National Theatre: Comment

Wild Scenes at Cardiff- National Theatre Wales , Butetown Community Centre , July 1, 2019
National Theatre: Comment by Wild Scenes at Cardiff- National Theatre Wales A half-year is over, the preceding pages displaying a bouncy, energetic performance scene. But it is incomplete.

National theatre put on a production that was unique in leaving no imprint of any kind.

This had a reason, reviewers in Cardiff being uninvited. This was in accord with its management ethos of clubby privacy. There is a continuity to corporate culture. The activities of national theatre in this era had their seeds sown in the first chapter. John McGrath had the sense, and the vision, to intermingle the programme with pieces of genuine impact.

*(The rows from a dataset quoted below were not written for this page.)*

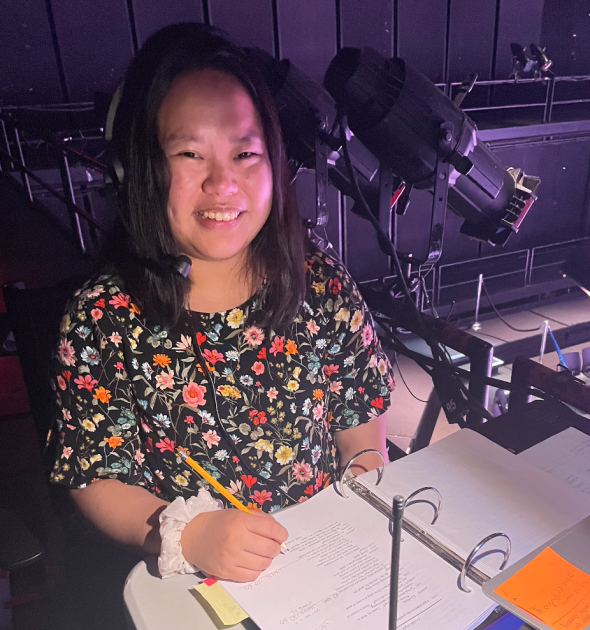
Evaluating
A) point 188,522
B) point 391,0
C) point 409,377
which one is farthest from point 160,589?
point 391,0

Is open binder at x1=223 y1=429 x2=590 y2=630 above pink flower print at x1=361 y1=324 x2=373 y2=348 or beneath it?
beneath

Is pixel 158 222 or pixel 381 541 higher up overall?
pixel 158 222

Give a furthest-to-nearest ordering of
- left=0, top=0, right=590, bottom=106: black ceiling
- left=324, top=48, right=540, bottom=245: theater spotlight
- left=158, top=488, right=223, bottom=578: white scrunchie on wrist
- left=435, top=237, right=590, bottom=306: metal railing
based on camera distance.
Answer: left=435, top=237, right=590, bottom=306: metal railing
left=0, top=0, right=590, bottom=106: black ceiling
left=324, top=48, right=540, bottom=245: theater spotlight
left=158, top=488, right=223, bottom=578: white scrunchie on wrist

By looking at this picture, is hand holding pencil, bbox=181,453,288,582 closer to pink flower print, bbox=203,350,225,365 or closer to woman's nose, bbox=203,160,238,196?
pink flower print, bbox=203,350,225,365

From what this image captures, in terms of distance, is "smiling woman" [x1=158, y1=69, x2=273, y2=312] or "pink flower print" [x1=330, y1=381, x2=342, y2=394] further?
"pink flower print" [x1=330, y1=381, x2=342, y2=394]

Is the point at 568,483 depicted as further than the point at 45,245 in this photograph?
No

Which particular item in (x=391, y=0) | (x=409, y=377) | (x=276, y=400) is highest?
(x=391, y=0)

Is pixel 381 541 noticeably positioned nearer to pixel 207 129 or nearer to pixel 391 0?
pixel 207 129

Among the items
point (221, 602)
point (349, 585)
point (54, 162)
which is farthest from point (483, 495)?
point (54, 162)

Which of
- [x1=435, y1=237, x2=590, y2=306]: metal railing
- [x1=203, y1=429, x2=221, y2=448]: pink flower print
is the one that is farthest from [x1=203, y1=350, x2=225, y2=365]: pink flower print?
[x1=435, y1=237, x2=590, y2=306]: metal railing

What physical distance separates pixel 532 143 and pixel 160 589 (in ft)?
14.8

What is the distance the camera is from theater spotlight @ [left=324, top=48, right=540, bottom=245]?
1173 millimetres

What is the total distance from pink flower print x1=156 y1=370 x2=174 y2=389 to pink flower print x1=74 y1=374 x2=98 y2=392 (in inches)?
3.9

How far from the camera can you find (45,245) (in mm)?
2443
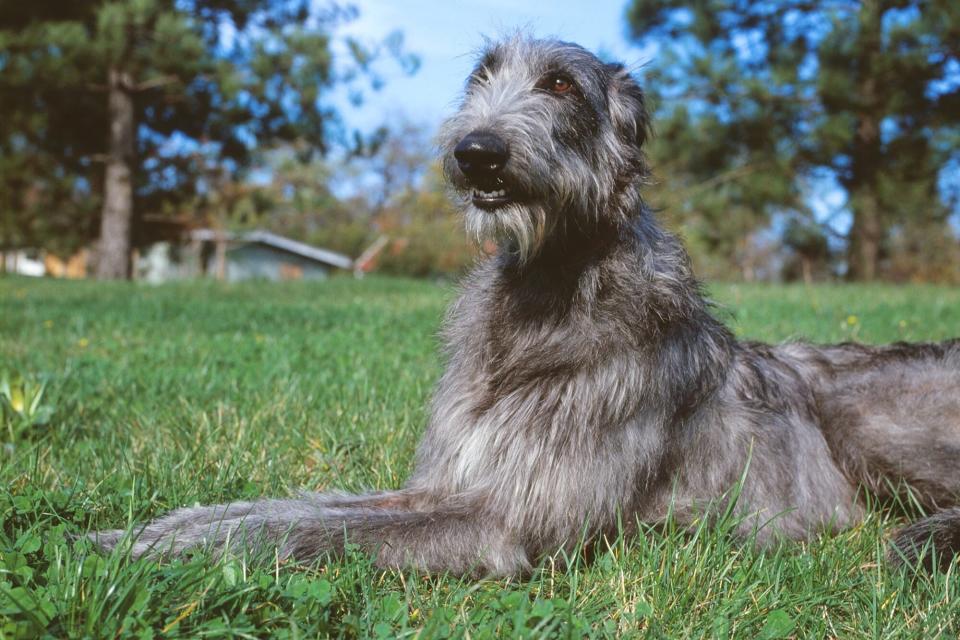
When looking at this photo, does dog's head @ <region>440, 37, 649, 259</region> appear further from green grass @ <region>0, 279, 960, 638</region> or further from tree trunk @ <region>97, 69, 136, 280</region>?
tree trunk @ <region>97, 69, 136, 280</region>

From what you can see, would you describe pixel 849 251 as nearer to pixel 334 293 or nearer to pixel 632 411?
pixel 334 293

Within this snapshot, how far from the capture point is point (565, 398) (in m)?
3.07

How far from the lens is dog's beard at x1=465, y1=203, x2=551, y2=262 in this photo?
304 centimetres

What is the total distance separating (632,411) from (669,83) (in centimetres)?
1755

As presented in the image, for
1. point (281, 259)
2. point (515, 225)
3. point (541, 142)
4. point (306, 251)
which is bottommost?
point (515, 225)

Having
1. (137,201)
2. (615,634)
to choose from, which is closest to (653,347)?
(615,634)

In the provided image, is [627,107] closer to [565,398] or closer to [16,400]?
[565,398]

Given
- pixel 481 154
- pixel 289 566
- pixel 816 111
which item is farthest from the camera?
pixel 816 111

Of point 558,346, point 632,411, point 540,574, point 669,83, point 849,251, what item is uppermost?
point 669,83

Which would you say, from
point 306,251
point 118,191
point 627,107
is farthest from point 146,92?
point 306,251

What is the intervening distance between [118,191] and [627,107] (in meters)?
20.8

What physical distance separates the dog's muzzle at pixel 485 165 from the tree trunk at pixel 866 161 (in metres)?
18.1

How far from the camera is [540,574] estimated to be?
2.92 metres

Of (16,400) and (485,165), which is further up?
(485,165)
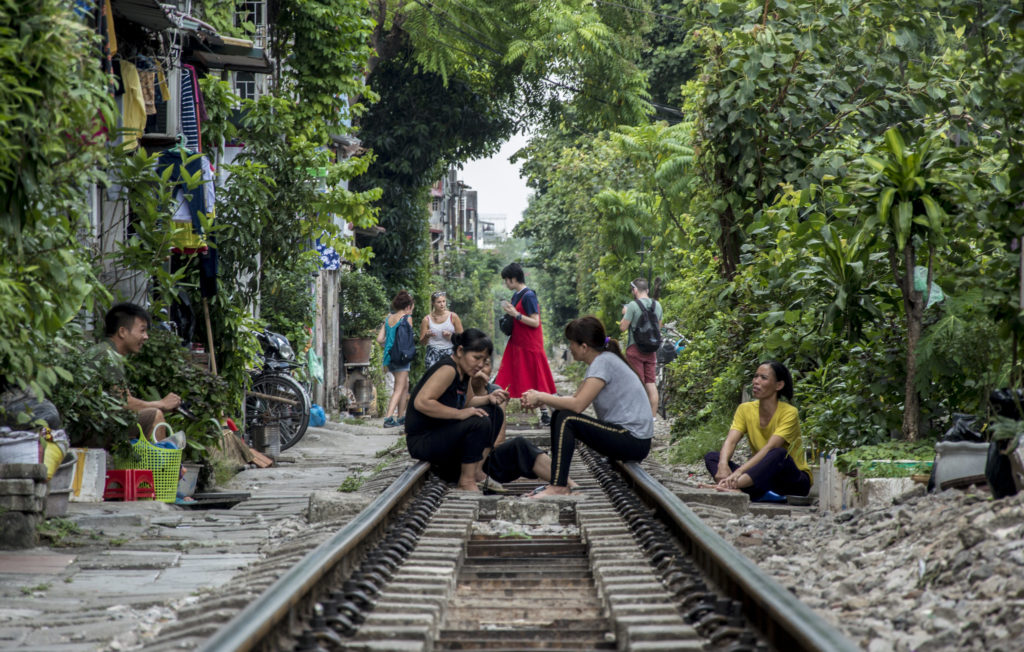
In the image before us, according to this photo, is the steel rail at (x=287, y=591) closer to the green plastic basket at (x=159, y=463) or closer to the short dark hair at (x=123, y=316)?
the green plastic basket at (x=159, y=463)

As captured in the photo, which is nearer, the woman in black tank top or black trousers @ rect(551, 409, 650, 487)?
black trousers @ rect(551, 409, 650, 487)

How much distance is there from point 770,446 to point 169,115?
22.6 ft

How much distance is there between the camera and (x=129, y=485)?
28.5ft

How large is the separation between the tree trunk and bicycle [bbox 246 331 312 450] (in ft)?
24.9

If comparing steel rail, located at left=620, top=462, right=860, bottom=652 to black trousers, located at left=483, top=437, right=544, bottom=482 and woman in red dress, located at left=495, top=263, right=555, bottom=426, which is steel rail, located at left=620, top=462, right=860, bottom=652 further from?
woman in red dress, located at left=495, top=263, right=555, bottom=426

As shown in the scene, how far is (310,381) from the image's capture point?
18656 mm

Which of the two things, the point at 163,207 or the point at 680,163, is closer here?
the point at 163,207

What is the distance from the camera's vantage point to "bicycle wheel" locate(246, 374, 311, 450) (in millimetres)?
13531

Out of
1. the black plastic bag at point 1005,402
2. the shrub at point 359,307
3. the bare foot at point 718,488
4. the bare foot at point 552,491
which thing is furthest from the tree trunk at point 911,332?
the shrub at point 359,307

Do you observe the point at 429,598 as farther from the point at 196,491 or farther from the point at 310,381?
the point at 310,381

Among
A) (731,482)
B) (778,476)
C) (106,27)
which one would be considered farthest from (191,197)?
(778,476)

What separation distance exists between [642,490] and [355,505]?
1.93 metres

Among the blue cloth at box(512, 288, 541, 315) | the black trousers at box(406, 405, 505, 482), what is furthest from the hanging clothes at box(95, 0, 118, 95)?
the blue cloth at box(512, 288, 541, 315)

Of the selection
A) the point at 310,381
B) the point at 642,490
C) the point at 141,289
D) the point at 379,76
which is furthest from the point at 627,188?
the point at 642,490
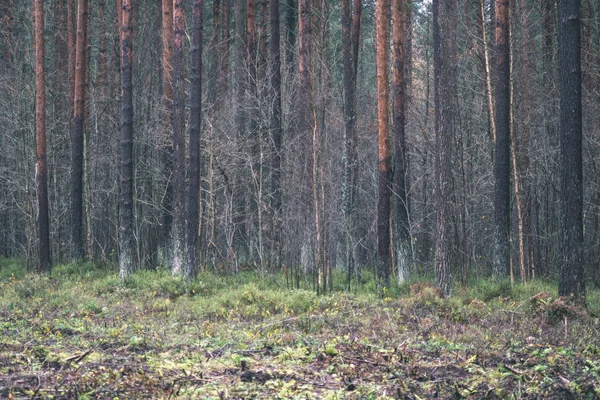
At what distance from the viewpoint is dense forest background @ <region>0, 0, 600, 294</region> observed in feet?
46.5

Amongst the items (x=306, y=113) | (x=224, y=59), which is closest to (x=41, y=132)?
(x=224, y=59)

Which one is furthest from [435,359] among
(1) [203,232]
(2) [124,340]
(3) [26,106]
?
(3) [26,106]

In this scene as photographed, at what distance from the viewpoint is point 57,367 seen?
689cm

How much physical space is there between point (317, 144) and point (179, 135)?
4.43 meters

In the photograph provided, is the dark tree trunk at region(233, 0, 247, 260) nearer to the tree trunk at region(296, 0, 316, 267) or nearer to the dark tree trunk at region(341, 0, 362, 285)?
the tree trunk at region(296, 0, 316, 267)

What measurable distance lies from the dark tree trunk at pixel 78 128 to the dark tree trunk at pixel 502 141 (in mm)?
12419

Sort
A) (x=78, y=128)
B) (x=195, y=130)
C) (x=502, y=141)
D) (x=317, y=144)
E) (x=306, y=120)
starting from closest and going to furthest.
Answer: (x=317, y=144), (x=306, y=120), (x=502, y=141), (x=195, y=130), (x=78, y=128)

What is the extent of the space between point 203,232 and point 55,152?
7.49 meters

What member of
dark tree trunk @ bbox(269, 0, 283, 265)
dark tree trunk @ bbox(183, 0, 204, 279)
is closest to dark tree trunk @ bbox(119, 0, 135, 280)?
dark tree trunk @ bbox(183, 0, 204, 279)

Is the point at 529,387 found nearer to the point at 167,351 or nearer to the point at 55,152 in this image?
the point at 167,351

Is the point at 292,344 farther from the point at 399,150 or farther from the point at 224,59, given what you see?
the point at 224,59

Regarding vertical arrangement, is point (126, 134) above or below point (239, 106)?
below

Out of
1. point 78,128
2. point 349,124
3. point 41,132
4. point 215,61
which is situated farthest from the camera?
point 215,61

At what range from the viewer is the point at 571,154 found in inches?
464
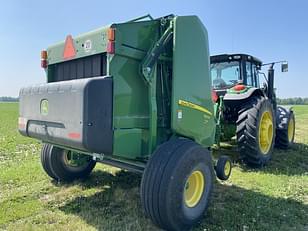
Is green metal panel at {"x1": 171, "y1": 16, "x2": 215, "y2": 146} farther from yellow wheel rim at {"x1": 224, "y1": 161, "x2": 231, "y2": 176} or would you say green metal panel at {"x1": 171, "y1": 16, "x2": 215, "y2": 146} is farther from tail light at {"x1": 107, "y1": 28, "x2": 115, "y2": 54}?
tail light at {"x1": 107, "y1": 28, "x2": 115, "y2": 54}

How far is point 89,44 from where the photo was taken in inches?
135

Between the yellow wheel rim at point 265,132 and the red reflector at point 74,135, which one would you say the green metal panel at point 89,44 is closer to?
the red reflector at point 74,135

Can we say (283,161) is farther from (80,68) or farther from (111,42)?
(111,42)

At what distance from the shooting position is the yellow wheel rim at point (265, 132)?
21.6 ft

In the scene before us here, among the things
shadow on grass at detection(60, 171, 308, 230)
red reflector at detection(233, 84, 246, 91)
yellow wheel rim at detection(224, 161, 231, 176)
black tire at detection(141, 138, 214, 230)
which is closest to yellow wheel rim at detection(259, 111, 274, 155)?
red reflector at detection(233, 84, 246, 91)

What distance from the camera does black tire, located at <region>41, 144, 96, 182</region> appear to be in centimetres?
484

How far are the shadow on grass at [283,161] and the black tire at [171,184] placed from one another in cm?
307

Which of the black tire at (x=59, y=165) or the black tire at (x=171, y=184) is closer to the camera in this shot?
the black tire at (x=171, y=184)

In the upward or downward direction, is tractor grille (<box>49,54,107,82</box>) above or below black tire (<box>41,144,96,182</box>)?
above

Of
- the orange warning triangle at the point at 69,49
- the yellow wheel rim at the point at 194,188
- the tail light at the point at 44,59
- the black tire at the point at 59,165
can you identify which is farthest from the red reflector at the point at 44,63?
the yellow wheel rim at the point at 194,188

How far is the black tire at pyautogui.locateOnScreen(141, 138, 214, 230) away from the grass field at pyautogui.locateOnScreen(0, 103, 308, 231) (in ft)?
1.14

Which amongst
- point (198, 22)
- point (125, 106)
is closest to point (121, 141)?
point (125, 106)

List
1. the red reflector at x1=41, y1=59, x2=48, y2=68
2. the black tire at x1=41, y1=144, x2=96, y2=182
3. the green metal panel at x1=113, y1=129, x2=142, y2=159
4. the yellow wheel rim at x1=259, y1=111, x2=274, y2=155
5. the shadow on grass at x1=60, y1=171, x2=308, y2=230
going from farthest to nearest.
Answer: the yellow wheel rim at x1=259, y1=111, x2=274, y2=155 < the black tire at x1=41, y1=144, x2=96, y2=182 < the red reflector at x1=41, y1=59, x2=48, y2=68 < the shadow on grass at x1=60, y1=171, x2=308, y2=230 < the green metal panel at x1=113, y1=129, x2=142, y2=159

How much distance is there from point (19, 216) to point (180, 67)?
2.64 metres
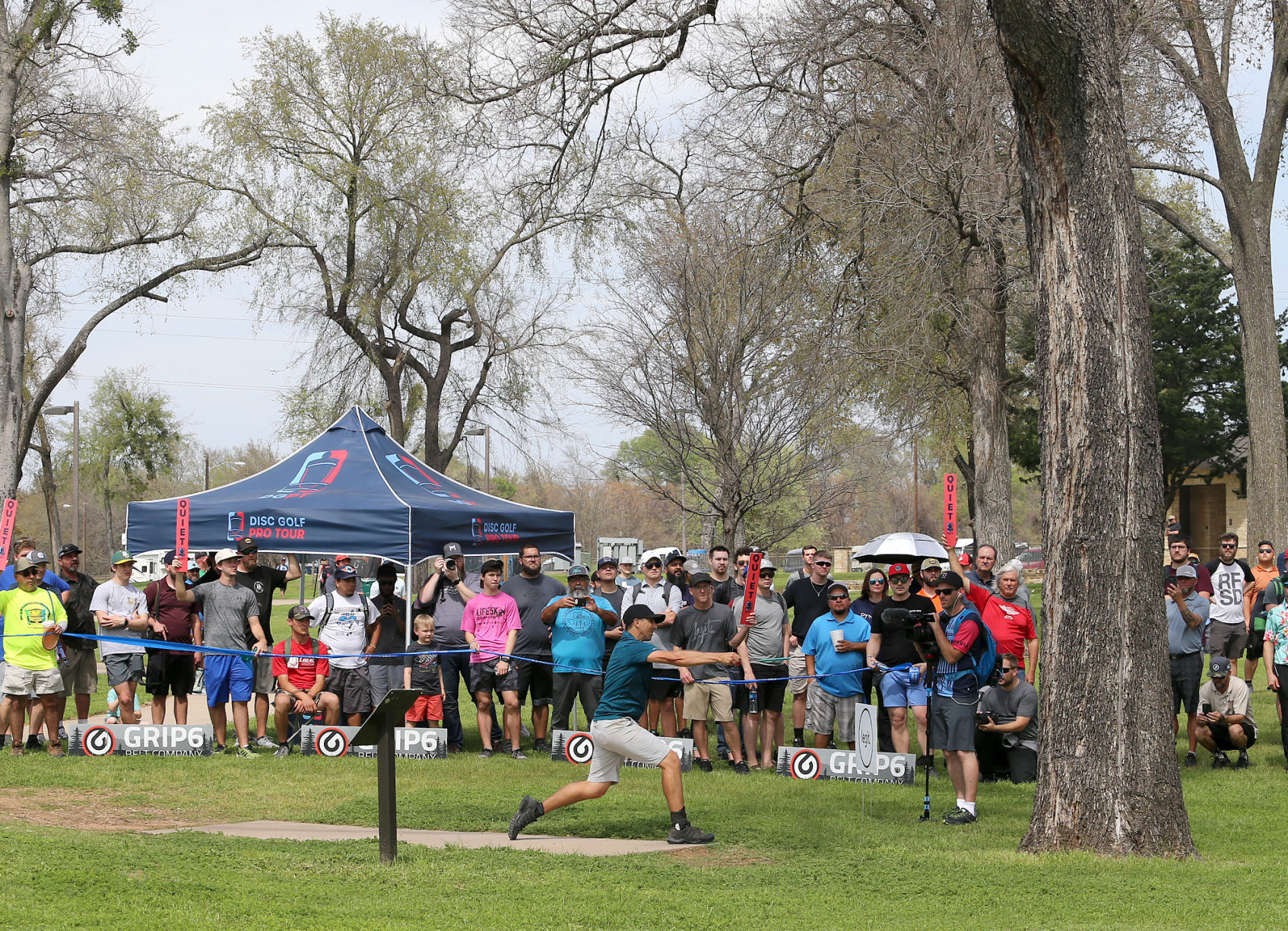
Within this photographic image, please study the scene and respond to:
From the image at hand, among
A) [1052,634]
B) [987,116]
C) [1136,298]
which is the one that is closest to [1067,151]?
[1136,298]

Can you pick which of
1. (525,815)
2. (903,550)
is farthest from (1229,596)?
(525,815)

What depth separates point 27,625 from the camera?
12.7m

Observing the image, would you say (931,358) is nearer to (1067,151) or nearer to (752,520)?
(752,520)

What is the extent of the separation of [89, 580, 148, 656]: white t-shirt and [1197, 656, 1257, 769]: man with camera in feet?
36.9

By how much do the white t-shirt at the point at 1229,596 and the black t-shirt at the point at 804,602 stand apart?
461 centimetres

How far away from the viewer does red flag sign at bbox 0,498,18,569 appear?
1440 centimetres

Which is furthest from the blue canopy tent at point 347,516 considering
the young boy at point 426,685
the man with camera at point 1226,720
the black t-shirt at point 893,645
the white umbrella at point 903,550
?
the man with camera at point 1226,720

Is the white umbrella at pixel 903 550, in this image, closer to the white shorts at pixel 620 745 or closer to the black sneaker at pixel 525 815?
the white shorts at pixel 620 745

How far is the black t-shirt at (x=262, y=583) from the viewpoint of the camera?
13789mm

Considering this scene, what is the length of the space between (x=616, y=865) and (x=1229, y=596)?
9339mm

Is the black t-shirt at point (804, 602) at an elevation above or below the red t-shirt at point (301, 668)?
above

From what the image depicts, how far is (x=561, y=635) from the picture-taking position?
13188 mm

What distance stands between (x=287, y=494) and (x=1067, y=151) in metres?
9.75

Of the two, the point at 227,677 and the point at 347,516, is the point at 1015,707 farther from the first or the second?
the point at 227,677
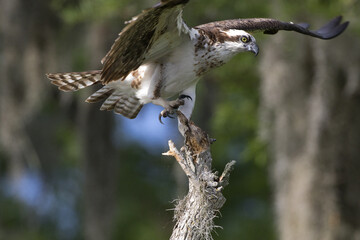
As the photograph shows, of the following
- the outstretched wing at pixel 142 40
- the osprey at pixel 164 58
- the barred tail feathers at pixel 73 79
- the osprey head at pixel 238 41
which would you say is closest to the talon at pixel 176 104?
the osprey at pixel 164 58

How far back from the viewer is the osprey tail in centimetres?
588

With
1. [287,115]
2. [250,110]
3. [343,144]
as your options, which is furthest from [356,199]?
[250,110]

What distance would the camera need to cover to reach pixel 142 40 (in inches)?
199

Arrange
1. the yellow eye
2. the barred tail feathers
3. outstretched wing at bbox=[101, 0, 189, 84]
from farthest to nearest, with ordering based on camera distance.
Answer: the barred tail feathers, the yellow eye, outstretched wing at bbox=[101, 0, 189, 84]

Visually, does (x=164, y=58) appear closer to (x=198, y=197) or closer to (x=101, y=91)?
(x=101, y=91)

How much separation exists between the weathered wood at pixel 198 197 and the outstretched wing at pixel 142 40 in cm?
78

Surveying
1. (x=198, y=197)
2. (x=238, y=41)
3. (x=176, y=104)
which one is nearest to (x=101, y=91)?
(x=176, y=104)

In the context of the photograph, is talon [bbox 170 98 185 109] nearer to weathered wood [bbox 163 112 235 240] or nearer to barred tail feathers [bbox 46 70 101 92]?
weathered wood [bbox 163 112 235 240]

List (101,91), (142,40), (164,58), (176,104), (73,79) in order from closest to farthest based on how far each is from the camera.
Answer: (142,40), (176,104), (164,58), (73,79), (101,91)

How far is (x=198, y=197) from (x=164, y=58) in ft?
4.54

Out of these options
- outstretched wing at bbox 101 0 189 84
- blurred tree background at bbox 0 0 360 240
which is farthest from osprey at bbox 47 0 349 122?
blurred tree background at bbox 0 0 360 240

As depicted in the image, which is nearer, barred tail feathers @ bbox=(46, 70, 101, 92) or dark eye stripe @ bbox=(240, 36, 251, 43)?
dark eye stripe @ bbox=(240, 36, 251, 43)

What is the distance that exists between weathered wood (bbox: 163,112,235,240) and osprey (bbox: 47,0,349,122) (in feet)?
2.41

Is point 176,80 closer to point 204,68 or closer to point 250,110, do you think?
point 204,68
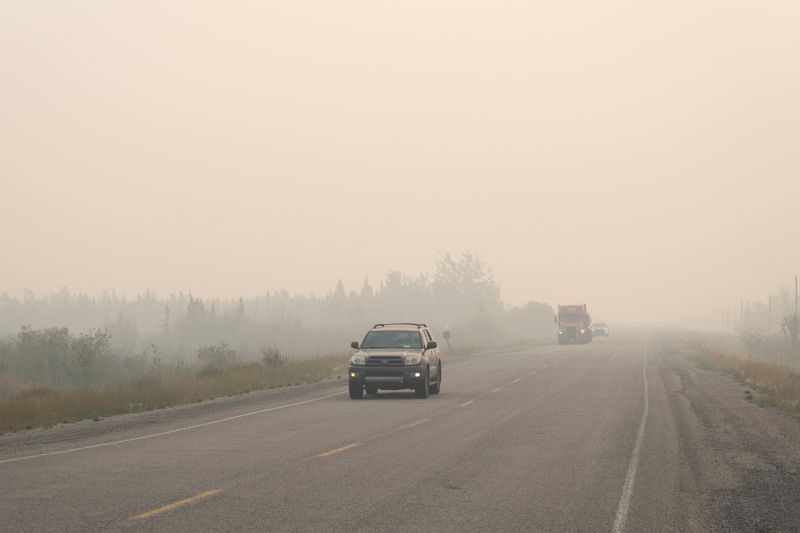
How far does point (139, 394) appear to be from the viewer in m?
24.0

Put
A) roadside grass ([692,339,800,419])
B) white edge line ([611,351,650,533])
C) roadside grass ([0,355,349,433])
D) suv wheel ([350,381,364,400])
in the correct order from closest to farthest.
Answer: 1. white edge line ([611,351,650,533])
2. roadside grass ([0,355,349,433])
3. roadside grass ([692,339,800,419])
4. suv wheel ([350,381,364,400])

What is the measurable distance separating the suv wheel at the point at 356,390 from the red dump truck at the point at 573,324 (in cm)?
5838

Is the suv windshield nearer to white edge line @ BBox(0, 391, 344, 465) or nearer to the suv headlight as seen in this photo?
the suv headlight

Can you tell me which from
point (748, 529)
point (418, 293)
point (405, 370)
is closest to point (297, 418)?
point (405, 370)

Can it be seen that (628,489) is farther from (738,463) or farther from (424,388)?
(424,388)

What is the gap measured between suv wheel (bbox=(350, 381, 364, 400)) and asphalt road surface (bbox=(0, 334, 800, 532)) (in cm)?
148

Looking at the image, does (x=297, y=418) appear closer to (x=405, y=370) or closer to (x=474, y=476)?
(x=405, y=370)

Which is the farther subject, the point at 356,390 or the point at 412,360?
the point at 356,390

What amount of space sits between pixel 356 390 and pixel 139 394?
599cm

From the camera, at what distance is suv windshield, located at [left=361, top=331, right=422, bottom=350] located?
24.8 metres

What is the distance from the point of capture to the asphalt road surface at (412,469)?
8.70 m

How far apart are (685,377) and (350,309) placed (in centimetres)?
14761

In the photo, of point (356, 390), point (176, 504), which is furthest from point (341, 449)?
point (356, 390)

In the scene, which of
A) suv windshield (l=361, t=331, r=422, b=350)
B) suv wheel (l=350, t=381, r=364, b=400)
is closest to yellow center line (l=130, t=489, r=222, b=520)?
suv wheel (l=350, t=381, r=364, b=400)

But the base of the corporate culture remains. “They stitch together a load of local productions and call it national.” That was Michael Bogdanov. Admittedly he had an insider's interest, and disappointment. But his corollary also had a point. “They do things in all these different places but it's the same people at every one.” This was 2010 and, for a beneficiary of the New Critics initiative who was at eleven of the thirteen, it had a smack of accuracy to it.

National theatre has been in Butetown before and returned in 2019. Not that anyone would know it with no press invited, no media coverage. So it was with “the Soul Exchange” in 2011. The only record of that event, on this site, reported the company's notion of marketing segmentation. Exclusion is a part of its core. If it happens in Butetown then the rest of the city is not invited and is unwanted.

On and off, over the years, theatre budgets have tilted towards the marking of anniversaries: Dylan Thomas, the Mimosa, the First World War, the health service. So too has another centenary come into focus. “Blacks Hunted By a Furious Mob”. That was one headline of 100 years ago from the South Wales News. “An amazing orgy of pistol firing, window smashing, and skirmishes”. That was the Western Mail.

Shaheen Sutton wrote an impassioned piece for Wales Arts Review on the 1919 race riots in Newport. “Nothing reflects a society more than the history it chooses to commemorate”, ran the opening. “And nothing relegates a community more than its story being rendered invisible.”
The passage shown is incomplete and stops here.